We put wrapping up presents pretty far down the list of essential things to do in December, or at least in daylight hours. It is far more important to keep staggering into the garden and the December focus might well be on fruit trees, and by this we mean fruits without stones and so that mainly means pears and apples. By now their branches should be well and truly bare leaving you able to assess the structure of the tree far more easily. Step back and make a plan: you are looking to encourage an open framework in a goblet shape with branches growing outwards, an open centre with branches that do not cross one another or touch.
Branches that rub together will eventually cause a wound, a potential entry point for disease. Remove any dead, diseased or crossing branches and then look again to see how best to improve the shape of the tree. Use the sharpest pruning knife or secateurs you own, and then sharpen it again! For bigger branches use a pruning saw. A clean cut will heal more quickly.

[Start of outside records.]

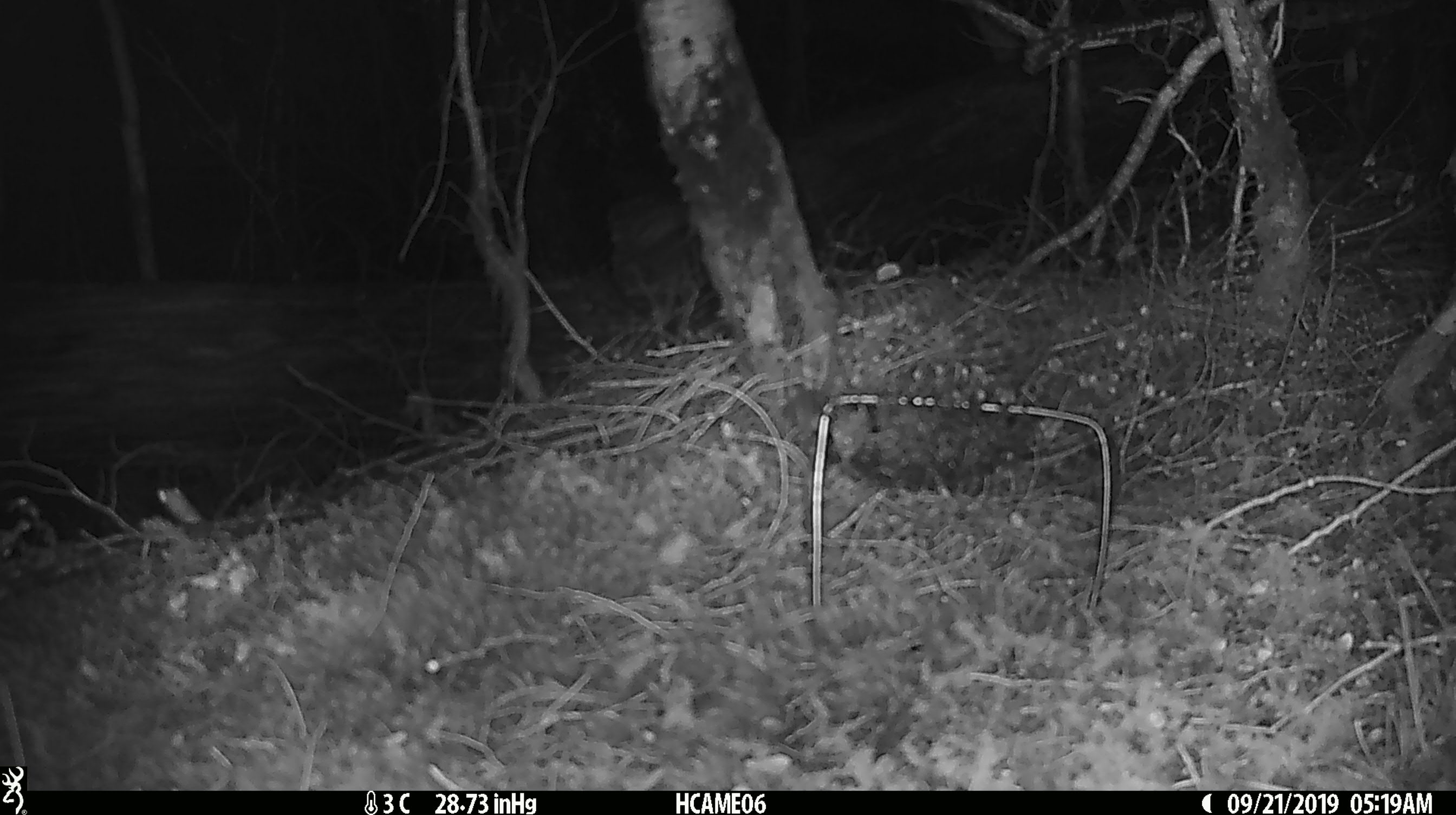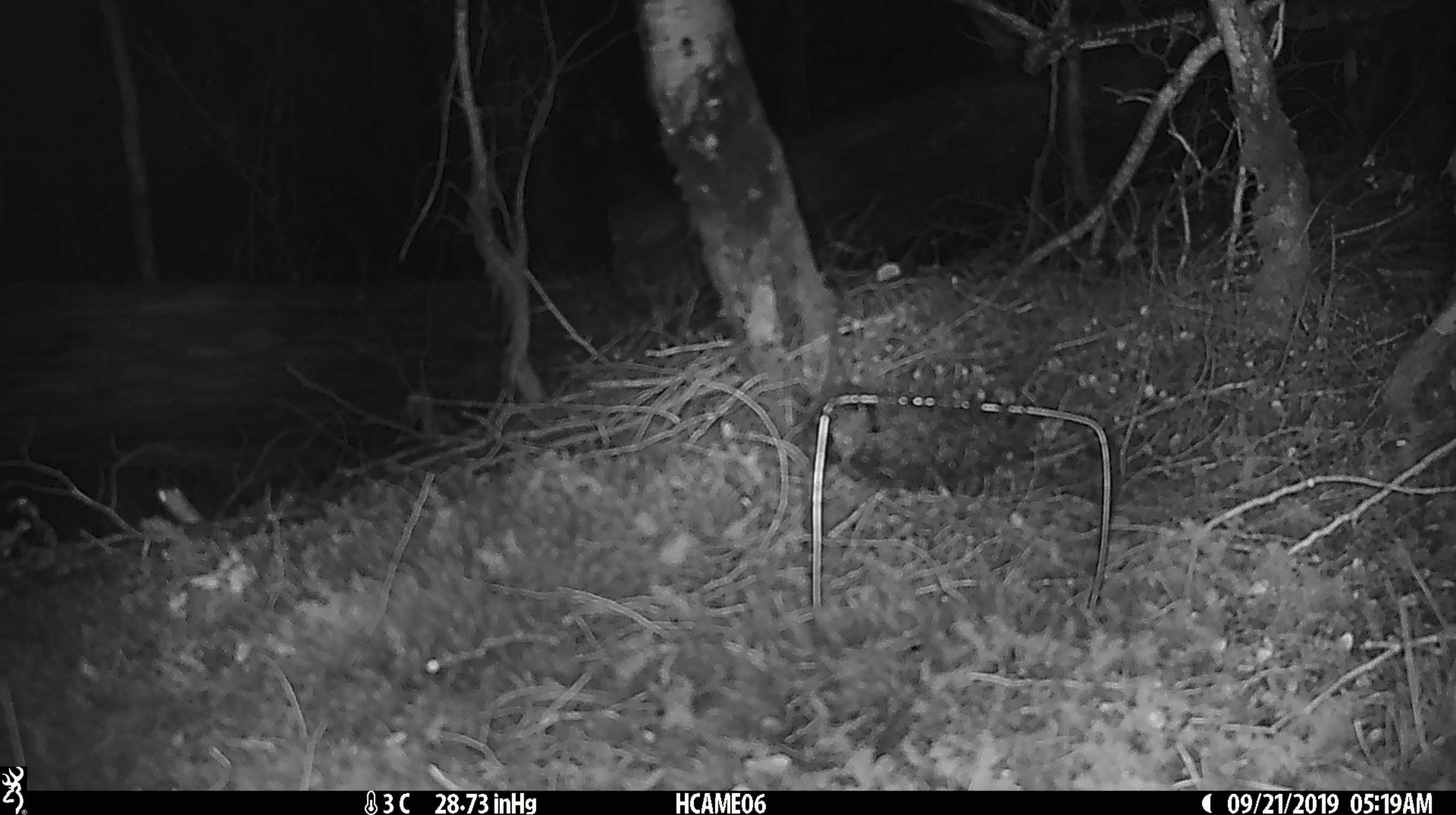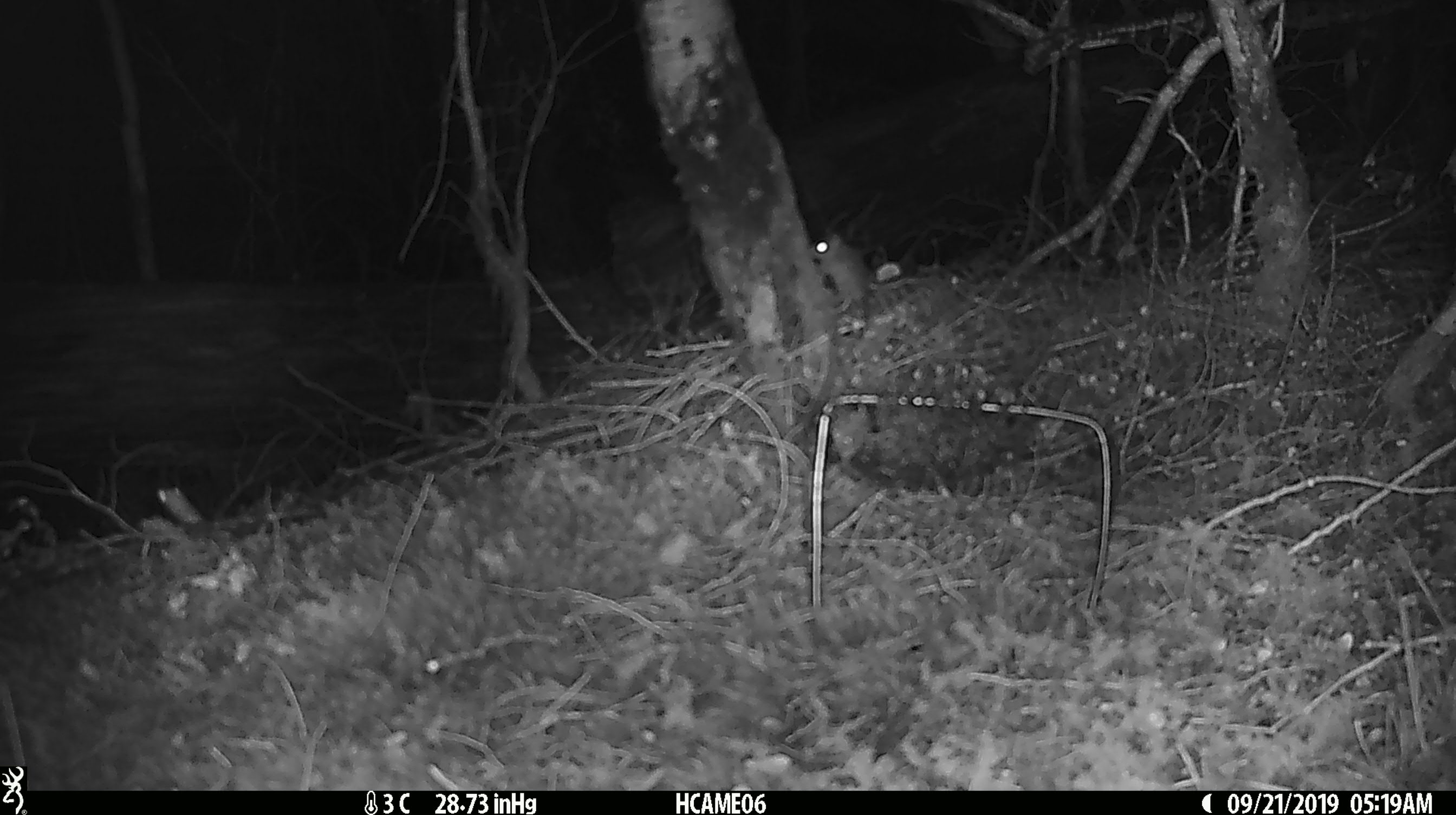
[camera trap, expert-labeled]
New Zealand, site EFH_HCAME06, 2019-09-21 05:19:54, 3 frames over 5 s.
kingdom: Animalia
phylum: Chordata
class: Mammalia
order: Rodentia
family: Muridae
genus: Mus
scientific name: Mus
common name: mouse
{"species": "mouse (Mus)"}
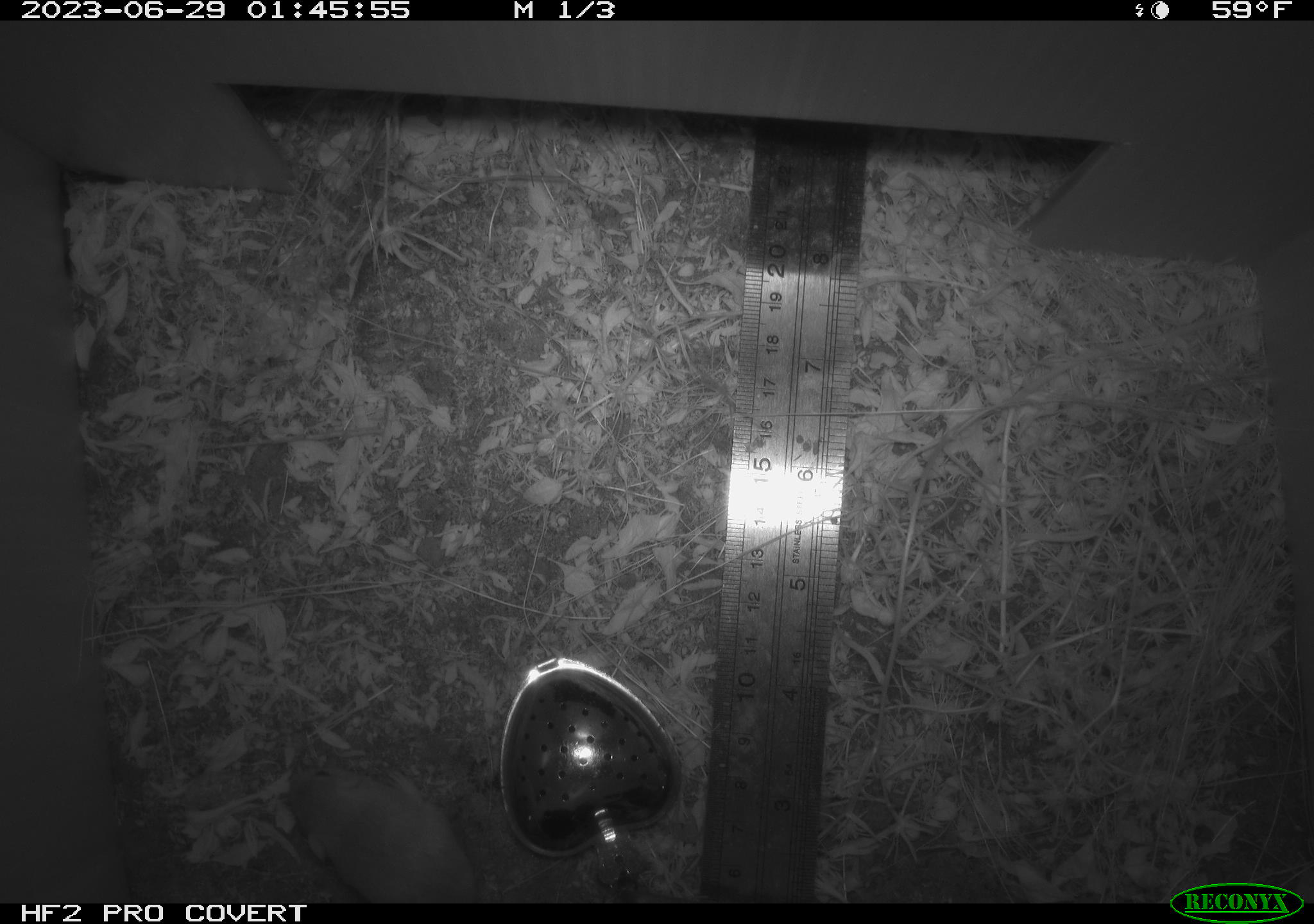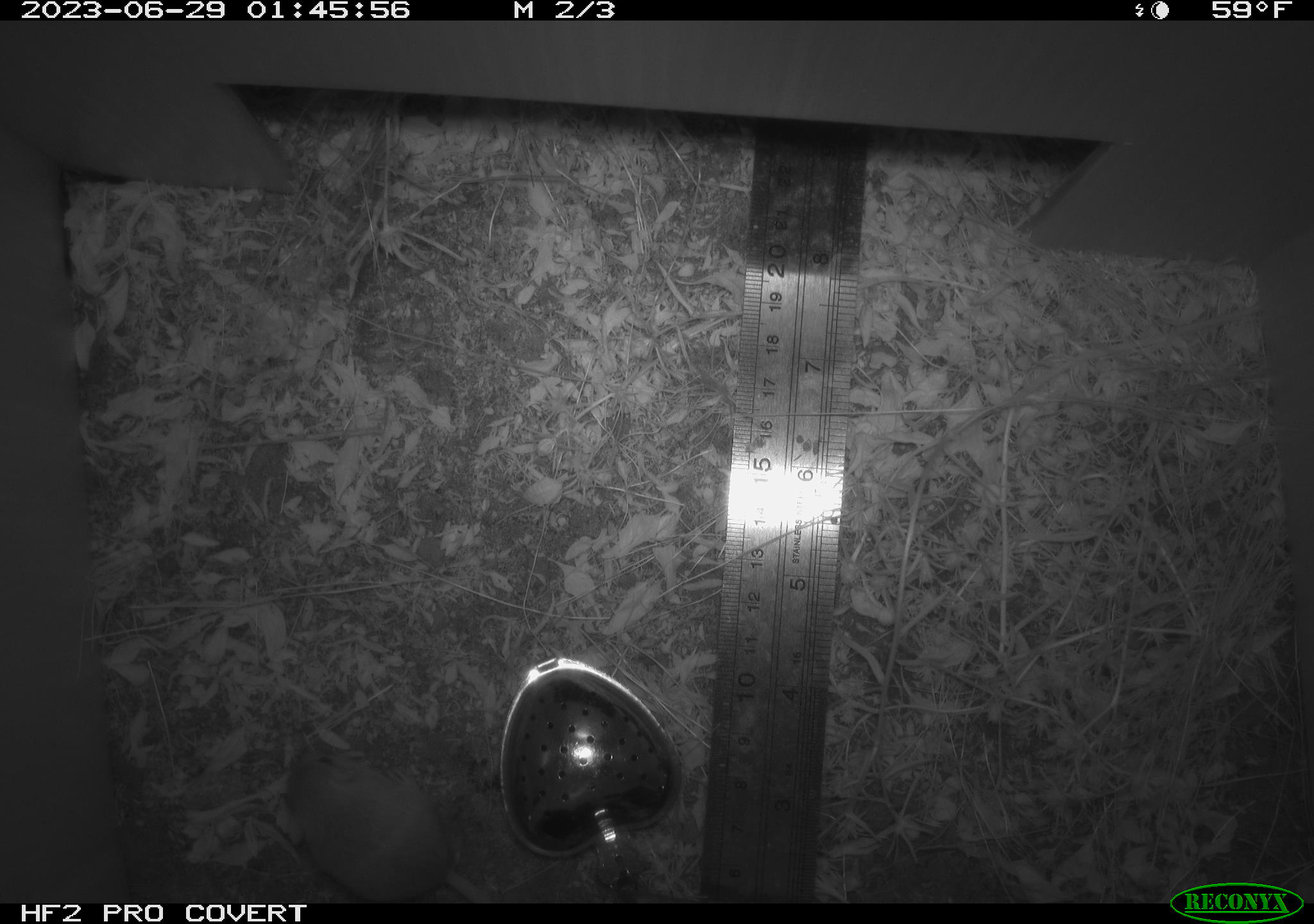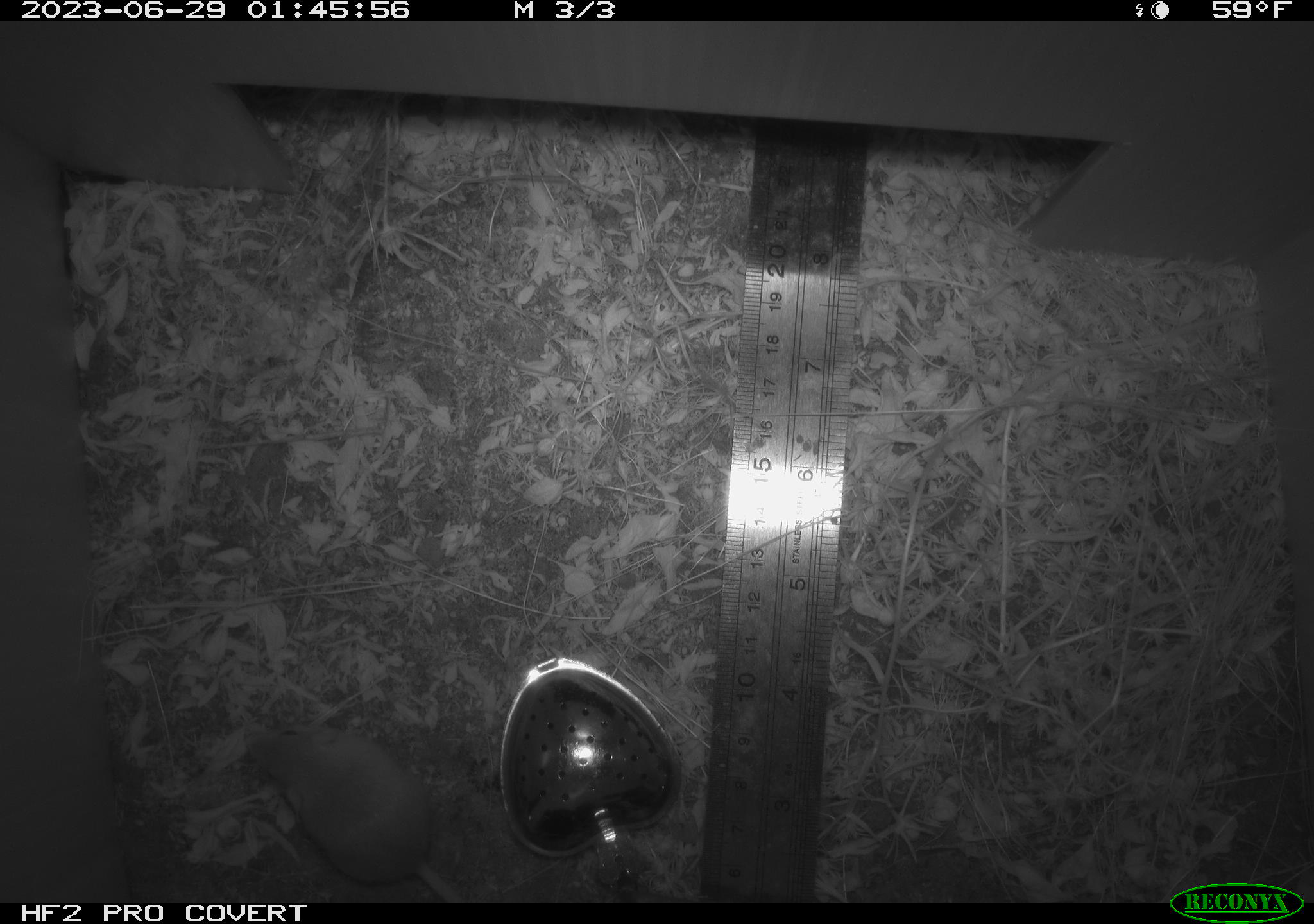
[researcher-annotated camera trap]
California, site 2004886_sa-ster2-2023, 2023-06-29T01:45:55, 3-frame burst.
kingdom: Animalia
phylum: Chordata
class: Mammalia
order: Rodentia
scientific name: Rodentia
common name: mouse species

Disinfect your implements with Dettol between cuts to be really belts and braces so that you know you are not transferring infection from one branch or tree to another.
Rake up any cuttings and any rotting leaves and burn them, or take them to the dump. Sadly they are not compost worthy - too many fungal spores and funny diseases lurking there. But the ash from the bonfire can come in handy to mulch around your raspberries or just added to your compost heap as a good source of potash. Next make sure that you have a circle of bare earth of up to 90 cm in diameter around each fruit tree that you can then mulch. Removing weeds and grass prevents pests from reaching your tree and removes the competition for nutrients and water in the growing season. We have some great videos on exactly how to prune fruit trees at the various different stages. Make sure that tree ties are not too tight and check that your winter greasebands are in place to deter insects crawling up the trunk and laying eggs. And why not have a go with our organic Vitax winter tree wash. Only use this on completely bare trees and bear in mind that it can damage the green parts of any surrounding plants so protect them with polythene if necessary.
While you have your sharp pruning kit out, take a look at your bush roses and make sure that you have pruned them back sufficiently to protect them from windrock over the winter. And, just when you thought you had earned your gold star, have you pruned your soft fruit? That should have been done by now, but if not, consult the advice pages on the website so that you maximise your fruit output for the future.
Finally, winter winds can wreak havoc with climbers that have not been pruned back and tied in sufficiently. They can also take their toll on newly planted evergreen hedges or trees which need a windbreak of hessian or some such to protect them. Of course there is masses more but we don't want to put you off. Although if you need more then there is a bigger list on our site of December Gardening Jobs. So in you go for an early mince pie and a glass of mulled wine.......and a very, very Merry Christmas to you from all at Ashridge Nurseries.